## WRITTEN REQUEST
Output all of the records exactly as written.

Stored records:

□ □ □ □ □

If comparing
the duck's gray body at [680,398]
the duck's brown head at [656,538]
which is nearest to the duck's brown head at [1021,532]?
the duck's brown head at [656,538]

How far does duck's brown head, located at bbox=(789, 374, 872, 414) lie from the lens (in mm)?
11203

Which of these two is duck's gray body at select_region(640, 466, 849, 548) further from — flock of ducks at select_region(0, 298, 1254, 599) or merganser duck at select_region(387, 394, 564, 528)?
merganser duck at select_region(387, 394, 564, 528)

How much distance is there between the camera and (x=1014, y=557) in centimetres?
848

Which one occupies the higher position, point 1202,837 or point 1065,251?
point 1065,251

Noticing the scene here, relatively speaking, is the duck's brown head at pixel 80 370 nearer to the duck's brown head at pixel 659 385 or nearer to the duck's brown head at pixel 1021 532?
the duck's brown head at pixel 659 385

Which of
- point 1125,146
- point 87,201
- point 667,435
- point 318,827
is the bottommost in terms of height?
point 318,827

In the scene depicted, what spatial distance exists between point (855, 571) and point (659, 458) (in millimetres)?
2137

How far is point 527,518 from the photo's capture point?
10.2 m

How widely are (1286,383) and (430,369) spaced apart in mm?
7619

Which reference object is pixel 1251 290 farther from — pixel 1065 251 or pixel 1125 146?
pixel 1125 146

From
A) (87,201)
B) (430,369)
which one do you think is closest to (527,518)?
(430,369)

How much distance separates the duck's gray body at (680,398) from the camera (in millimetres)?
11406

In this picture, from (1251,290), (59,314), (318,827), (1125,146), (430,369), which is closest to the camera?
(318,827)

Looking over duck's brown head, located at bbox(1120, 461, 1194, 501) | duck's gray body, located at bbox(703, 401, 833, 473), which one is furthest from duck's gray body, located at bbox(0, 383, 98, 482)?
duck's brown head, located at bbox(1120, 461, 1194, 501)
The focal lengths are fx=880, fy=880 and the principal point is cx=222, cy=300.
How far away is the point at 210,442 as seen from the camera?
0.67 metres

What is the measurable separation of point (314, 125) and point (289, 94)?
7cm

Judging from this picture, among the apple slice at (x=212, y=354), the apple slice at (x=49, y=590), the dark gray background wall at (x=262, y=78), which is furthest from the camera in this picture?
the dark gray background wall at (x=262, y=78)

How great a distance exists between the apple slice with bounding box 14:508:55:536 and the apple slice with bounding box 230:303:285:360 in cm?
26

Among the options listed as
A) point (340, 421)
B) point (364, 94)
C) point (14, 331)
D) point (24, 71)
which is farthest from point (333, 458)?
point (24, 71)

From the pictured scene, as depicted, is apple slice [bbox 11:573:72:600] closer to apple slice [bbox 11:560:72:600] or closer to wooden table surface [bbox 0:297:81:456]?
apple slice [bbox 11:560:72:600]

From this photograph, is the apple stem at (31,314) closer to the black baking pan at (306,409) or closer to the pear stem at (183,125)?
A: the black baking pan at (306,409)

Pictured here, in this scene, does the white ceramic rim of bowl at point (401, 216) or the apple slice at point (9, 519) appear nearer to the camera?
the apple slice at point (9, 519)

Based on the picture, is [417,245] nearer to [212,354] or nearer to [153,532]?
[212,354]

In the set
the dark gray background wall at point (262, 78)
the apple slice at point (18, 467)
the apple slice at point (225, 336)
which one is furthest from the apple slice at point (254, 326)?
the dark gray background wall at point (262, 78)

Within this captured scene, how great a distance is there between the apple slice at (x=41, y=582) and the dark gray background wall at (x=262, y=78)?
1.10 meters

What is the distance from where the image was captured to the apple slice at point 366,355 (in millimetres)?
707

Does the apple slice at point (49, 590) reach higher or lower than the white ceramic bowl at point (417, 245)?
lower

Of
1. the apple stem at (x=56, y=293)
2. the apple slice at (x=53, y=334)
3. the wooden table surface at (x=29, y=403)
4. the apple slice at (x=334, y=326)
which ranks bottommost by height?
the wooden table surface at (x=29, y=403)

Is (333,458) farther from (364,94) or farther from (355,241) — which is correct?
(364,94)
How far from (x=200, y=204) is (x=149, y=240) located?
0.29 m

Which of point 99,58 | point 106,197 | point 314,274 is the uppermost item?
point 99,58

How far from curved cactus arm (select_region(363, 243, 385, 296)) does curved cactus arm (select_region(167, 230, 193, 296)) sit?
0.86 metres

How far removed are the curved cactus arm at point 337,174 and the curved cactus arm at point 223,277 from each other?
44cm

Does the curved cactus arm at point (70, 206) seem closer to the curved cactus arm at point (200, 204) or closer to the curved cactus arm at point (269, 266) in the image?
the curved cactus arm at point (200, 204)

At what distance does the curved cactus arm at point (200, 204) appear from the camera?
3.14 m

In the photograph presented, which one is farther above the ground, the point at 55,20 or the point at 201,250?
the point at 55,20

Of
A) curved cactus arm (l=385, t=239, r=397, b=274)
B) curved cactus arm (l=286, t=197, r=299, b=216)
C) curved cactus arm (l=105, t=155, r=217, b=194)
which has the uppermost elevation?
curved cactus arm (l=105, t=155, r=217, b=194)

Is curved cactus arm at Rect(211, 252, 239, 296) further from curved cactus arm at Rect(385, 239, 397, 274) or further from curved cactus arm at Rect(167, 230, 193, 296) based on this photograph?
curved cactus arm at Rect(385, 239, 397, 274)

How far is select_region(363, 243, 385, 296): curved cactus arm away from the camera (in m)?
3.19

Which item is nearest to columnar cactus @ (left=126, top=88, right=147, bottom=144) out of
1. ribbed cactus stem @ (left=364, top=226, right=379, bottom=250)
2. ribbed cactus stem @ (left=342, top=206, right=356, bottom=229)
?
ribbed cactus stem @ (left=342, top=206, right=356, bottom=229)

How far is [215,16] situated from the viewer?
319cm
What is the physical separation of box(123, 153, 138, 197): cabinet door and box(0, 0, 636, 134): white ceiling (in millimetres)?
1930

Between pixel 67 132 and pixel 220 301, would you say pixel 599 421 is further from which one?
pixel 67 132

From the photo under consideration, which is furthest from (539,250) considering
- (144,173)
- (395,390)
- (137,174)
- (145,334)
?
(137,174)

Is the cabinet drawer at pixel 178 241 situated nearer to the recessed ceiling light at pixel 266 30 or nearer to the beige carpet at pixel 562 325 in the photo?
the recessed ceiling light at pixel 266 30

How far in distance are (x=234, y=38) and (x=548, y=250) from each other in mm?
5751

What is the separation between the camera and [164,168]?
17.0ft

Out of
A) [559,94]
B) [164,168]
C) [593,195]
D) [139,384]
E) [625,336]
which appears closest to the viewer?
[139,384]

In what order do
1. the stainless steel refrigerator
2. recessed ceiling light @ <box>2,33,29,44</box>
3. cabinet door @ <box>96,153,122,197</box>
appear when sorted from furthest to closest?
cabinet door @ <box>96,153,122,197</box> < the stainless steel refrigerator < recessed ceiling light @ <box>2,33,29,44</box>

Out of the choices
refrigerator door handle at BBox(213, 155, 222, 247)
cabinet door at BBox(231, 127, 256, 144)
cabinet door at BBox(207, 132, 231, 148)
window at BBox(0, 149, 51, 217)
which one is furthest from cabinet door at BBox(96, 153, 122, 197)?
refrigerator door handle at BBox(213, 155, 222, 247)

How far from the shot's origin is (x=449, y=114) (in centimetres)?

□ □ □ □ □

## RESPONSE TO THIS EXERCISE
If comparing
the duck's gray body at [680,398]
the duck's brown head at [656,538]
which is nearest to the duck's brown head at [1021,532]?
the duck's brown head at [656,538]

How far does duck's brown head, located at bbox=(789, 374, 872, 414) lie from the lens (in mm)?
11203

Which of these two is duck's gray body at select_region(640, 466, 849, 548) further from — flock of ducks at select_region(0, 298, 1254, 599) or merganser duck at select_region(387, 394, 564, 528)?
merganser duck at select_region(387, 394, 564, 528)

How much distance is there between the camera and (x=1014, y=557) in centimetres?
848

Which one occupies the higher position, point 1202,837 or point 1065,251?
point 1065,251

Noticing the scene here, relatively speaking, is the duck's brown head at pixel 80 370 nearer to the duck's brown head at pixel 659 385 or nearer to the duck's brown head at pixel 1021 532?
the duck's brown head at pixel 659 385

Which of
- point 1125,146
- point 87,201
- point 667,435
- point 318,827
is the bottommost in terms of height?
point 318,827

In the scene depicted, what spatial distance exists between point (855, 571) and point (659, 458) (in millimetres)?
2137

How far is point 527,518 from the photo's capture point?
10.2 m

How widely are (1286,383) and (430,369) spaced apart in mm?
7619

Which reference object is pixel 1251 290 farther from — pixel 1065 251 or pixel 1125 146?
pixel 1125 146

From
A) (87,201)
B) (430,369)
which one do you think is closest to (527,518)?
(430,369)

How much distance separates the duck's gray body at (680,398) from the camera (in millimetres)?
11406

In this picture, from (1251,290), (59,314), (318,827), (1125,146), (430,369), which is closest to the camera?
(318,827)

Looking over duck's brown head, located at bbox(1120, 461, 1194, 501) | duck's gray body, located at bbox(703, 401, 833, 473), which one is furthest from duck's gray body, located at bbox(0, 383, 98, 482)?
duck's brown head, located at bbox(1120, 461, 1194, 501)
The focal lengths are fx=880, fy=880 and the principal point is cx=222, cy=300.
How far away is the point at 210,442 as seen from the camera?
0.67 metres

What is the measurable separation of point (314, 125) and point (289, 94)?
7cm

Judging from this picture, among the apple slice at (x=212, y=354), the apple slice at (x=49, y=590), the dark gray background wall at (x=262, y=78), which is furthest from the camera in this picture?
the dark gray background wall at (x=262, y=78)

How great a distance exists between the apple slice with bounding box 14:508:55:536 and the apple slice with bounding box 230:303:285:360 in cm?
26

Among the options listed as
A) point (340, 421)
B) point (364, 94)
C) point (14, 331)
D) point (24, 71)
which is farthest from point (333, 458)?
point (24, 71)

From the pictured scene, as depicted, is apple slice [bbox 11:573:72:600] closer to apple slice [bbox 11:560:72:600] or closer to wooden table surface [bbox 0:297:81:456]?
apple slice [bbox 11:560:72:600]

From this photograph, is the apple stem at (31,314) closer to the black baking pan at (306,409) or closer to the pear stem at (183,125)?
A: the black baking pan at (306,409)

Pictured here, in this scene, does the white ceramic rim of bowl at point (401, 216) or the apple slice at point (9, 519) appear nearer to the camera?
the apple slice at point (9, 519)

Based on the picture, is [417,245] nearer to [212,354] or nearer to [153,532]?
[212,354]

In the set
the dark gray background wall at point (262, 78)
the apple slice at point (18, 467)
the apple slice at point (225, 336)
which one is furthest from the apple slice at point (254, 326)?
the dark gray background wall at point (262, 78)

Within this captured scene, how great a distance is there between the apple slice at (x=41, y=582) and the dark gray background wall at (x=262, y=78)?
1.10 meters

What is the distance from where the image was captured to the apple slice at point 366,355 (in millimetres)?
707

Does the apple slice at point (49, 590) reach higher or lower than the white ceramic bowl at point (417, 245)?
lower

Of
1. the apple stem at (x=56, y=293)
2. the apple slice at (x=53, y=334)
3. the wooden table surface at (x=29, y=403)
4. the apple slice at (x=334, y=326)
which ranks bottommost by height?
the wooden table surface at (x=29, y=403)

Is (333,458) farther from (364,94) or farther from (355,241) — which is correct?
(364,94)
How far from (x=200, y=204) is (x=149, y=240) located?
0.29 m

Which of point 99,58 | point 106,197 | point 314,274 is the uppermost item?
point 99,58

How far from curved cactus arm (select_region(363, 243, 385, 296)) does curved cactus arm (select_region(167, 230, 193, 296)) sit?
0.86 metres

How far removed are the curved cactus arm at point 337,174 and the curved cactus arm at point 223,277 from each other?
44cm

Does the curved cactus arm at point (70, 206) seem closer to the curved cactus arm at point (200, 204) or closer to the curved cactus arm at point (269, 266) in the image?
the curved cactus arm at point (200, 204)

At what distance does the curved cactus arm at point (200, 204) appear from the camera?
3.14 m

In the photograph presented, which one is farther above the ground, the point at 55,20 or the point at 201,250?
the point at 55,20

Of
A) curved cactus arm (l=385, t=239, r=397, b=274)
B) curved cactus arm (l=286, t=197, r=299, b=216)
C) curved cactus arm (l=105, t=155, r=217, b=194)
which has the uppermost elevation?
curved cactus arm (l=105, t=155, r=217, b=194)

Is curved cactus arm at Rect(211, 252, 239, 296) further from curved cactus arm at Rect(385, 239, 397, 274) or further from curved cactus arm at Rect(167, 230, 193, 296) based on this photograph?
curved cactus arm at Rect(385, 239, 397, 274)

How far is select_region(363, 243, 385, 296): curved cactus arm away from the camera (in m)?
3.19

Which item is nearest to columnar cactus @ (left=126, top=88, right=147, bottom=144) out of
1. ribbed cactus stem @ (left=364, top=226, right=379, bottom=250)
2. ribbed cactus stem @ (left=342, top=206, right=356, bottom=229)
?
ribbed cactus stem @ (left=342, top=206, right=356, bottom=229)

How far is [215,16] situated from the viewer?
319cm
What is the physical separation of box(123, 153, 138, 197): cabinet door and box(0, 0, 636, 134): white ceiling (in millimetres)?
1930

Between pixel 67 132 and pixel 220 301, would you say pixel 599 421 is further from which one?
pixel 67 132

From the photo under consideration, which is furthest from (539,250) considering
- (144,173)
- (395,390)
- (137,174)
- (145,334)
?
(137,174)

Is the cabinet drawer at pixel 178 241 situated nearer to the recessed ceiling light at pixel 266 30 or nearer to the beige carpet at pixel 562 325 in the photo?
the recessed ceiling light at pixel 266 30

How far in distance are (x=234, y=38) and (x=548, y=250) from each other in mm?
5751

What is the separation between the camera and [164,168]?
17.0ft

Out of
A) [559,94]
B) [164,168]
C) [593,195]
D) [139,384]
E) [625,336]
which appears closest to the viewer?
[139,384]

In what order do
1. the stainless steel refrigerator
2. recessed ceiling light @ <box>2,33,29,44</box>
3. cabinet door @ <box>96,153,122,197</box>
appear when sorted from furthest to closest?
cabinet door @ <box>96,153,122,197</box> < the stainless steel refrigerator < recessed ceiling light @ <box>2,33,29,44</box>

Out of the choices
refrigerator door handle at BBox(213, 155, 222, 247)
cabinet door at BBox(231, 127, 256, 144)
cabinet door at BBox(207, 132, 231, 148)
window at BBox(0, 149, 51, 217)
which one is furthest from cabinet door at BBox(96, 153, 122, 197)?
refrigerator door handle at BBox(213, 155, 222, 247)

How far from the shot's origin is (x=449, y=114) (in centimetres)?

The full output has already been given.